“Look around you, boy!” Gannajero said. “All I have to do is kill you and your friends and the gorget is mine!”
“Yes, but you won’t have everything that goes with it. In exchange for the rights and privileges of owning this gorget, Atotarho wants both of his children back … and your guarantee that our party will not be harmed.”
“He sold me and my brother into slavery when we’d seen eight summers, and he thinks I owe him something?”
The ground beneath Sindak’s feet seemed to tremble. That’s what had happened to the twins? Atotarho had sold the children into slavery? Blessed Spirits, it couldn’t be true.
“He doesn’t think you owe him anything. He thinks you want something. In exchange, he demands his children.” The gorget dangling from Towa’s hand lowered a little. “That is the Trade.”
Gannajero vented a low disbelieving laugh. “When he sent me his four-summers-old son, his only condition was that I keep the boy alive, and keep my mouth shut. In exchange, once a summer, he sent me a messenger with big bags of pearls. Do you understand? He willingly let me have Hehaka. All these summers I’ve treated the boy as if he were his father. I made Hehaka go through every horror I did as a child. Now, suddenly, my brother offers me everything I’ve ever dreamed of? Why?”
Koracoo flexed her fists. “Do you agree to the Trade, or not?”
Gannajero shook her head, as though denying some inner admonition. “It’s not enough.”
Towa shifted. “What do you mean ‘not enough’? He’s offering you the rulership—”
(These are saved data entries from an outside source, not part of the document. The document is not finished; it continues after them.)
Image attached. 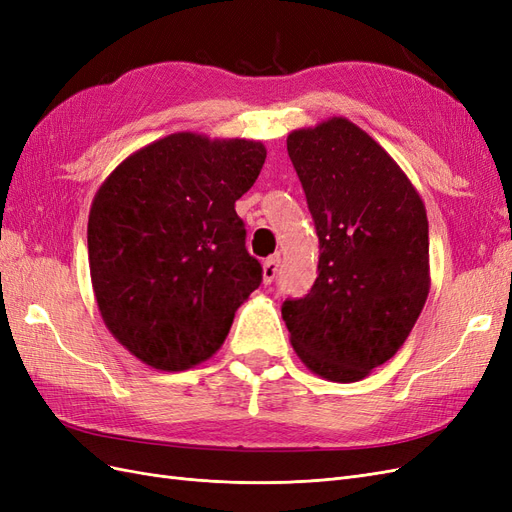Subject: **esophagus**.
Listing matches in <instances>:
<instances>
[{
	"mask_svg": "<svg viewBox=\"0 0 512 512\" xmlns=\"http://www.w3.org/2000/svg\"><path fill=\"white\" fill-rule=\"evenodd\" d=\"M277 271H280V256H271L262 262V282L271 284L275 280Z\"/></svg>",
	"mask_w": 512,
	"mask_h": 512,
	"instance_id": "esophagus-1",
	"label": "esophagus"
}]
</instances>
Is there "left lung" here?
<instances>
[{
    "label": "left lung",
    "mask_w": 512,
    "mask_h": 512,
    "mask_svg": "<svg viewBox=\"0 0 512 512\" xmlns=\"http://www.w3.org/2000/svg\"><path fill=\"white\" fill-rule=\"evenodd\" d=\"M286 145L320 241L312 290L282 305L290 344L324 380H363L404 346L427 301L423 198L346 117L292 130Z\"/></svg>",
    "instance_id": "8db88e82"
}]
</instances>
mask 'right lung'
<instances>
[{
    "label": "right lung",
    "mask_w": 512,
    "mask_h": 512,
    "mask_svg": "<svg viewBox=\"0 0 512 512\" xmlns=\"http://www.w3.org/2000/svg\"><path fill=\"white\" fill-rule=\"evenodd\" d=\"M265 158L260 141L175 132L134 151L98 188L91 286L106 329L138 361L183 371L222 348L262 282L235 203Z\"/></svg>",
    "instance_id": "add662e5"
}]
</instances>
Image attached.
“I know what he’s offering, imbecile. My brother, the great chief Atotarho, grew rich and powerful off spoils that should have been mine!” She thumped her chest. “I’m the one who should have been living in comfort, wielding the power of the clan. But for thirty summers—”
“He only wants his children.”
“You already have Hehaka.” She waved a hand in the boy’s direction and turned slightly away, checking the positions of her warriors.
“M-me?” Hehaka said in a tiny pained voice. He pushed back to stare at Gonda. “The chief wants me?”
“Of course he does,” Gonda said.
Hehaka threw himself into a kicking frenzy. “No! I’m staying with Gannajero and Kotin. They’re my family!”
As though the hidden meaning of the transaction had just dawned on Koracoo, she leveled a glare at Towa. “Hold on. What do you mean ‘rulership’? What are these rights and privileges Chief Atotarho is promising?”
Towa swallowed hard. “The chief, and his clan, are offering to restore Gannajero to her rightful position as matron of the Wolf Clan. If she accepts, she will become the most powerful woman in our world.”
Koracoo’s eyes narrowed, and Sindak knew exactly what she must be feeling: insensible rage. After all the things the old woman had done to their children, and scores of others, her clan was going to reward her with …
Gonda lowered Hehaka to the ground and softly said, “Get in the canoe.”
Hehaka turned to look pleadingly at Gannajero. The old woman shooed him toward the boat. “Do as he says. Get in the canoe.”
“But … don’t you want me? I want to go with you!”
“Want you? I never wanted you. You were my revenge. Get in the canoe!”
Tears filled Hehaka’s eyes. He waited for a few more moments, as though certain she would change her mind. When it was obvious she wasn’t going to, he ran for the canoe. Whimpering, he climbed past Baji and Tutelo, then over the packs to go sit in the rear, as far away from the commotion as he could get. Wakdanek said something to him, and Hehaka jerked a nod, but Sindak couldn’t hear their exchange.
“What about Zateri?” Towa asked.
Gannajero extended her hand again. “Let me see the gorget first. I want to know it’s genuine.”
Towa hesitated. After several moments, he apparently convinced himself it would do her no good to possess it without the rest of the bargain being fulfilled, so he walked forward and extended the thong. Her fingers clamped around it like a bear’s jaws, and she lifted the carved shell to examine it in the firelight. Her lips moved, as though speaking to it, or perhaps counting something. Her eyes widened.
“It’s … true,” she said in a stunned voice. “It’s real.” After five more heartbeats, her cold gaze lifted. “What’s the trap?”
Towa stared at her. “There’s no trap. He wants his children.”
She chuckled darkly. “That hardly seems like him.”